For patients who could not undergo general anesthesia, the open method was used with either local or spinal anesthesia. In open surgery, the Prolene Hernia System repair was initially attempted. If access to the PPS was difficult due to previous surgeries or radiation therapy, the Lichtenstein technique was used instead. Both techniques were chosen because they have been reported to result in fewer postoperative complications and lower recurrence rates compared to other open methods [17,18]. While laparoscopic surgery under general anesthesia is generally preferred for patients, the risks associated with it often outweigh the benefits in high-risk cases [16,19,20,21]. There is controversy about using spinal versus local anesthesia when utilizing the open surgical method. Many studies suggest that local anesthesia is preferred because it has fewer side effects and is less costly compared to spinal anesthesia [22,23]. However, at our center, spinal anesthesia was prioritized to ensure a stable surgical environment and to address patient concerns about pain and anxiety. For patients who could not receive spinal anesthesia, the open method was performed under local anesthesia [24,25].

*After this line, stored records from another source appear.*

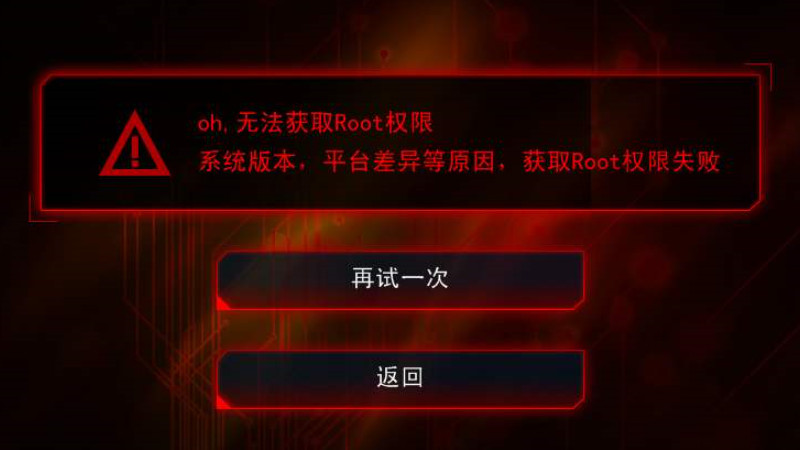 免root数据恢复软件_免root文件恢复_手机免root数据恢复apk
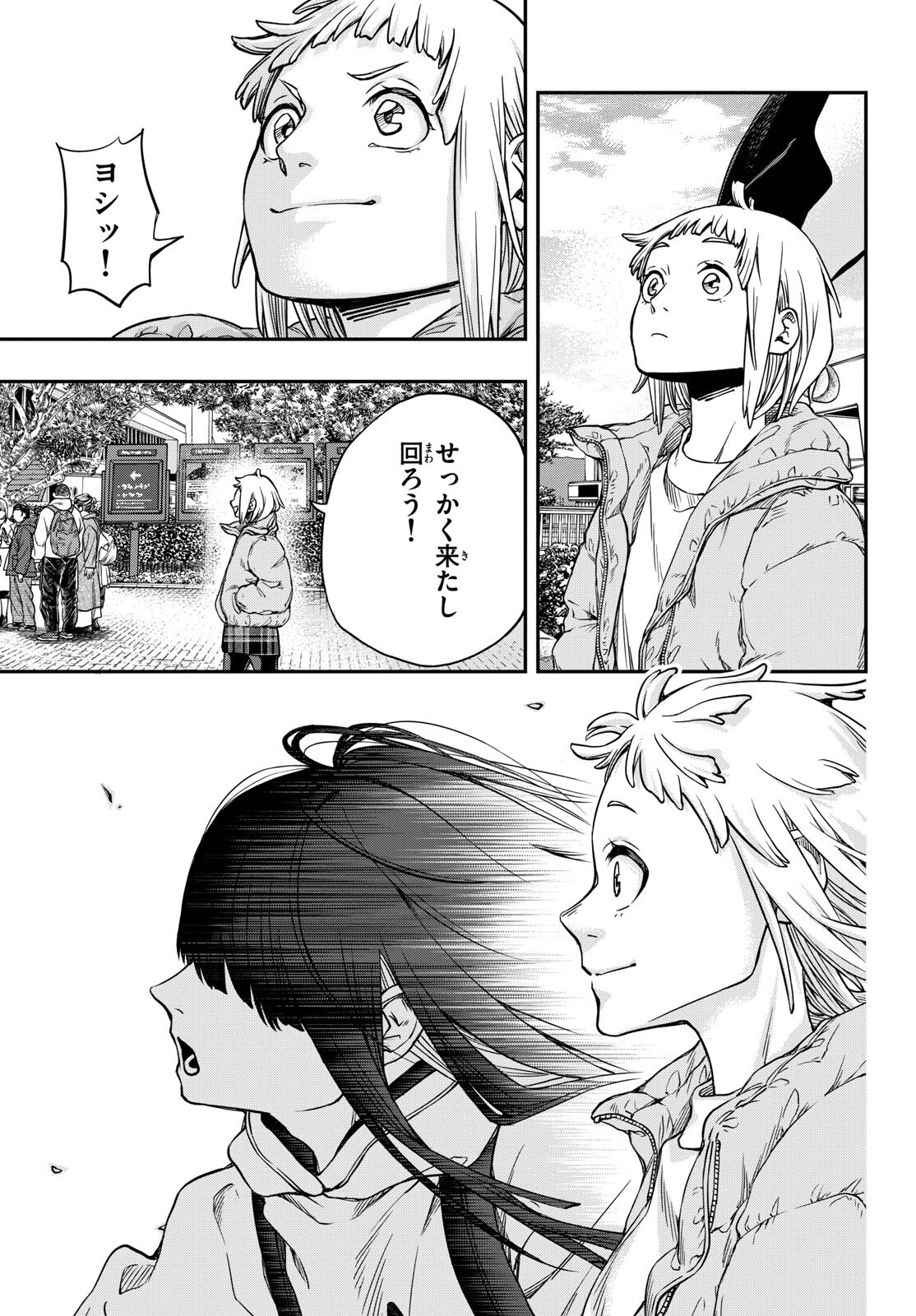 TAIKAI NI HIBIKU CALL Chapter 1 - Page 15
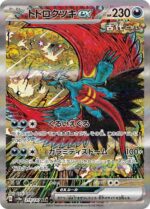 Roaring moon Ex 218/187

This study demonstrated that applying a tailored surgical approach for elderly patients and those with comorbidities significantly improved safety and reduced complication rates. However, as this study was conducted at a single institution with a relatively small patient cohort, larger multicenter studies are required to validate these findings. The inherent risk of bias due to the study design, such as recall bias and the lack of randomization, should also be considered. Second, the small sample size may limit the study’s statistical power and potentially underestimate recurrence and complication rates. Additionally, since the study was performed on a specific patient group at a single institution, the findings may not be generalizable to other populations or institutions. It will be essential to assess the reproducibility of the results when other surgeons follow the same protocol. Such research will help clarify the effectiveness of a tailored approach and establish the optimal treatment methods for diverse patient populations. Despite these limitations, this study is significant as it represents the first attempt to apply a personalized hernia treatment approach based on individual clinical circumstances. Future studies should also evaluate long-term outcomes, including recurrence rates and chronic pain, and provide a more detailed analysis of the differences in recovery and complications between local and spinal anesthesia. Finally, studies comparing the benefits of laparoscopic versus open surgical methods in high-risk patients are needed.
5. Conclusions
In this single-center retrospective cohort of 229 patients undergoing inguinal hernia repair using a patient-tailored algorithm that integrates anesthetic feasibility and key clinical factors, short-term outcomes were acceptable: the overall complication rate was 6.1%, with no events exceeding Clavien–Dindo grade II; SSI occurred in 1.3%, and conversion was required in 1.3%. No recurrences or chronic pain were documented during the available follow-up. Overall, these findings suggest that individualized approach selection (open vs. TEP vs. TAPP), consistent with contemporary guideline principles, can be implemented with a low short-term complication burden in elderly and comorbid patients. Larger multicenter studies with standardized follow-up are warranted to confirm long-term durability (recurrence and chronic pain) and to better delineate which patient subgroups benefit most from specific operative and anesthetic strategies [2,3].